* Task prompt *
Reproduce verbatim the stretch of items from the line containing "Taking the scene" through the end of the items, including both of those lines.

## begin Material for this task

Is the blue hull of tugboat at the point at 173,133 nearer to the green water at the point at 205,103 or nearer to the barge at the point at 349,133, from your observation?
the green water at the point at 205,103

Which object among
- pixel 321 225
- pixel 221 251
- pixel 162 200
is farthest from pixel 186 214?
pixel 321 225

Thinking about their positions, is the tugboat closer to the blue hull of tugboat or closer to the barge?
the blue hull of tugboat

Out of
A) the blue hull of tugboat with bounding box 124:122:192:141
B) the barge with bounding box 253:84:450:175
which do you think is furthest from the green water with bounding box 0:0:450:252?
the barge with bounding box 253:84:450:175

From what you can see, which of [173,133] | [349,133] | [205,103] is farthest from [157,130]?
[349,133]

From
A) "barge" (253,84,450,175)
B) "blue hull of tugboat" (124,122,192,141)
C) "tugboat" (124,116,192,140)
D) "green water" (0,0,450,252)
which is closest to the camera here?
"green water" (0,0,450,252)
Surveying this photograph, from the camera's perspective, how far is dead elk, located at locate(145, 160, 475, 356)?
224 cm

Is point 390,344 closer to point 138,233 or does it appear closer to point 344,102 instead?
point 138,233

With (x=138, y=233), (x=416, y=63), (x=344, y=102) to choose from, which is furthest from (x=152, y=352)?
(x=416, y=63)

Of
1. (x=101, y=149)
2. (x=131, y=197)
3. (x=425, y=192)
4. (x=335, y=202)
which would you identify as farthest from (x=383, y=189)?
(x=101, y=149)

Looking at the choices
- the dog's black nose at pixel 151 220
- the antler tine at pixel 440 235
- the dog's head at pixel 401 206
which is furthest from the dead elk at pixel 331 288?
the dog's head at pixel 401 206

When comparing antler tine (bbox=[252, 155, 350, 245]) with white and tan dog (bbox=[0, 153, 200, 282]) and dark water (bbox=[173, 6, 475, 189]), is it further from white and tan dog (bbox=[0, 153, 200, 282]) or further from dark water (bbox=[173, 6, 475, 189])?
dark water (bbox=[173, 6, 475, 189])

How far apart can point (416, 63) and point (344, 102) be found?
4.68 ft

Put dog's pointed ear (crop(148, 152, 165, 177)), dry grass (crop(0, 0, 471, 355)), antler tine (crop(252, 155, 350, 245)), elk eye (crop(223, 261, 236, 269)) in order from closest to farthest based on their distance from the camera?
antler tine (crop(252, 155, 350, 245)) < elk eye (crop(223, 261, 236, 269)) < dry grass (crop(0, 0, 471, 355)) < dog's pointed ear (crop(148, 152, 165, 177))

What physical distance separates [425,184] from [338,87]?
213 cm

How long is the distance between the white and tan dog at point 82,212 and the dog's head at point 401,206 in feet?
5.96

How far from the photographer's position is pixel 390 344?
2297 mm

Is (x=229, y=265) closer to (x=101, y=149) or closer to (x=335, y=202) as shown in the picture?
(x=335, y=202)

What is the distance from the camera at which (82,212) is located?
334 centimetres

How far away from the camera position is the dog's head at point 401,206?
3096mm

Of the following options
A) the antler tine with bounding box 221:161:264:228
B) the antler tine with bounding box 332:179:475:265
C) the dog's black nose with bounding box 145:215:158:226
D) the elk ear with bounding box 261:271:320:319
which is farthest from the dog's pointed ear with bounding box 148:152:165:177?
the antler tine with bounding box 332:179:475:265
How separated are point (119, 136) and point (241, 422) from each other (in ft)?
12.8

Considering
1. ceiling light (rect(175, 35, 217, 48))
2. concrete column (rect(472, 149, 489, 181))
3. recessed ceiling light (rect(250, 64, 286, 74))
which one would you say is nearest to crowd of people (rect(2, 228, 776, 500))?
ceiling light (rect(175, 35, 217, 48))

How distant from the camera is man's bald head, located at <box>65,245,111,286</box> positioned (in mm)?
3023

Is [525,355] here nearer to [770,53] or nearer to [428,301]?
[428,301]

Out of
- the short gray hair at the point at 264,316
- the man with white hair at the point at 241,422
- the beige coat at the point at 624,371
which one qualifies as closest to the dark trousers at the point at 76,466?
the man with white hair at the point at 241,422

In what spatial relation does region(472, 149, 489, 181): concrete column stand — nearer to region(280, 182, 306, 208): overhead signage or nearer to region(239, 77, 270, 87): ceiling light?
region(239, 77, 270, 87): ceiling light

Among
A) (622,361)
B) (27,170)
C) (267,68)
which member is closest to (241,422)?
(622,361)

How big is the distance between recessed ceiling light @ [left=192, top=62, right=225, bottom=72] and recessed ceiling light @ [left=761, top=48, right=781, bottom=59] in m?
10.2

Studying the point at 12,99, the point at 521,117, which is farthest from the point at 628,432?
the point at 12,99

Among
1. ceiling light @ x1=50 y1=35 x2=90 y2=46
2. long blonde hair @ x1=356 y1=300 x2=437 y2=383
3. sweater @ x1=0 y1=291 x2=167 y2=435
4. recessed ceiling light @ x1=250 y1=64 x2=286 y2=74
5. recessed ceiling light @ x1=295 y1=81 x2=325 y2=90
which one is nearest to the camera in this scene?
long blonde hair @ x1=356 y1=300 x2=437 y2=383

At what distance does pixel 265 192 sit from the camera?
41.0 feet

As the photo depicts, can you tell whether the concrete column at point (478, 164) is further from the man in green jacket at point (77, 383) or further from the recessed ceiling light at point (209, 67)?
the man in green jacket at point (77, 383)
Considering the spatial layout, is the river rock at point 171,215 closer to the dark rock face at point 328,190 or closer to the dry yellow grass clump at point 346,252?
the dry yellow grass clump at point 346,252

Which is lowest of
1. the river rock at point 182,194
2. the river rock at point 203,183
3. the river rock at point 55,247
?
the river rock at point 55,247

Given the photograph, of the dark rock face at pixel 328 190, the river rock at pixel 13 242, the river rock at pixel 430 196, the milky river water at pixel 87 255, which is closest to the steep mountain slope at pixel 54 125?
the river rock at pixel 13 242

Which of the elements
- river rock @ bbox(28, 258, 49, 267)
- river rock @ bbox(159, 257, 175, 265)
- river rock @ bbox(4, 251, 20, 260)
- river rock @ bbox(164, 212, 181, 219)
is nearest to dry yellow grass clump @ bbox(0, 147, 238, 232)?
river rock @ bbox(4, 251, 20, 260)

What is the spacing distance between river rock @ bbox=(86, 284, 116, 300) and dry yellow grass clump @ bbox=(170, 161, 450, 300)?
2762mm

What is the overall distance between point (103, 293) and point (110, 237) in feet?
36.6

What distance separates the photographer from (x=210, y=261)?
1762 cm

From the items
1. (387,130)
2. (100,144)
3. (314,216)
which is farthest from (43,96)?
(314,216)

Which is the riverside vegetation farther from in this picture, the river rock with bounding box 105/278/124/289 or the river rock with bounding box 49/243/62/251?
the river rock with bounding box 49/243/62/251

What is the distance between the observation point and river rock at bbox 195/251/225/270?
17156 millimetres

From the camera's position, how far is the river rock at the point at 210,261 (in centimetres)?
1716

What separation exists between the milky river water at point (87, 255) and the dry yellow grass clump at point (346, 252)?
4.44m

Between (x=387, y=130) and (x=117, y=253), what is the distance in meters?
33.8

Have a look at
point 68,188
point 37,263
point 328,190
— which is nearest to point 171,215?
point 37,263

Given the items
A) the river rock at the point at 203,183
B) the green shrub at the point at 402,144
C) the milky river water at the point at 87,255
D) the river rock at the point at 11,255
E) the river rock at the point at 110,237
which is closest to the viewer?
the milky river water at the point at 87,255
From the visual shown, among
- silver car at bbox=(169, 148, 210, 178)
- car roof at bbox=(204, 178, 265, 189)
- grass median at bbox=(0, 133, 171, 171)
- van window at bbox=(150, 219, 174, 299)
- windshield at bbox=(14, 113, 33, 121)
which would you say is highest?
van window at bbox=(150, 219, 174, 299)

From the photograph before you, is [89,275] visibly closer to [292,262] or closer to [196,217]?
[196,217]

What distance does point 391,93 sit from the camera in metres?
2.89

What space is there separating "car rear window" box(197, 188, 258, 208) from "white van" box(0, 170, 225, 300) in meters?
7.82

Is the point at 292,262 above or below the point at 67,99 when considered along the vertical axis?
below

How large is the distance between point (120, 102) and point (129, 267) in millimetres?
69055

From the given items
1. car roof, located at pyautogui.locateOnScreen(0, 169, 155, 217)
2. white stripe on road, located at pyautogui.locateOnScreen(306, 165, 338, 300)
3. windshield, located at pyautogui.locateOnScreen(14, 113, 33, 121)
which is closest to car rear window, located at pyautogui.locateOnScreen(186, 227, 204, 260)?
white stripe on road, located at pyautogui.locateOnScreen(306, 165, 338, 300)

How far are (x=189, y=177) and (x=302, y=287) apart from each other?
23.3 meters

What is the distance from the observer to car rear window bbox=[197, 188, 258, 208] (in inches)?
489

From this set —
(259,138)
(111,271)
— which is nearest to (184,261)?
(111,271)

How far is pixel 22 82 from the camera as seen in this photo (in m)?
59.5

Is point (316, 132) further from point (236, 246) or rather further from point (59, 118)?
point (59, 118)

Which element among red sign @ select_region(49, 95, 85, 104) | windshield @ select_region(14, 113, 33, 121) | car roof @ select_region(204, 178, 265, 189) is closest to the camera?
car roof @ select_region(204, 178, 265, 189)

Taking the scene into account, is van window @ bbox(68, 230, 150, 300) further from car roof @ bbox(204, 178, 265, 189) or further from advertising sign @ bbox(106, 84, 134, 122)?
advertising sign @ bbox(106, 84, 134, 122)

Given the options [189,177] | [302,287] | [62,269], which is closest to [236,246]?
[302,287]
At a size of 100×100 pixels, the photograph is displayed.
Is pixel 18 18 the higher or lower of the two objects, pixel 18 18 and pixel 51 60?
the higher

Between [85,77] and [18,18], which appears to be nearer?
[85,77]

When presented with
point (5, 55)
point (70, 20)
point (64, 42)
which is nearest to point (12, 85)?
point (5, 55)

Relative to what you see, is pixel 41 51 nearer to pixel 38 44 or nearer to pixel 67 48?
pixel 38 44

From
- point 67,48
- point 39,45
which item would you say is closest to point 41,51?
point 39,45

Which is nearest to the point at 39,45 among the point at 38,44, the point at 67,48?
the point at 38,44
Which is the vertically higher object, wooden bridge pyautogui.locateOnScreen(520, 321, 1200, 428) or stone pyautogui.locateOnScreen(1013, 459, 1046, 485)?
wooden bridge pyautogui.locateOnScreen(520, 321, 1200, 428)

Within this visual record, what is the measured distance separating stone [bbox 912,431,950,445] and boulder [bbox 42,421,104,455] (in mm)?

## end Material for this task

* Correct output *
Taking the scene into account, is van window @ bbox(68, 230, 150, 300) further from car roof @ bbox(204, 178, 265, 189) or further from advertising sign @ bbox(106, 84, 134, 122)?
advertising sign @ bbox(106, 84, 134, 122)

Given the options [189,177] | [302,287] | [62,269], which is closest to [236,246]?
[302,287]
At a size of 100×100 pixels, the photograph is displayed.
Is pixel 18 18 the higher or lower of the two objects, pixel 18 18 and pixel 51 60?
the higher

Between [85,77] and [18,18], which appears to be nearer?
[85,77]

When presented with
point (5, 55)
point (70, 20)
point (64, 42)
which is nearest to point (12, 85)?
point (5, 55)

Relative to what you see, is pixel 41 51 nearer to pixel 38 44 or nearer to pixel 67 48?
pixel 38 44

From
- point 67,48
- point 39,45
which item would you say is closest to point 41,51?
point 39,45

Which is nearest to the point at 39,45 among the point at 38,44, the point at 67,48?
the point at 38,44
Which is the vertically higher object, wooden bridge pyautogui.locateOnScreen(520, 321, 1200, 428) or stone pyautogui.locateOnScreen(1013, 459, 1046, 485)?
wooden bridge pyautogui.locateOnScreen(520, 321, 1200, 428)

Within this visual record, what is the measured distance separating stone [bbox 912,431,950,445] and boulder [bbox 42,421,104,455] (in mm)?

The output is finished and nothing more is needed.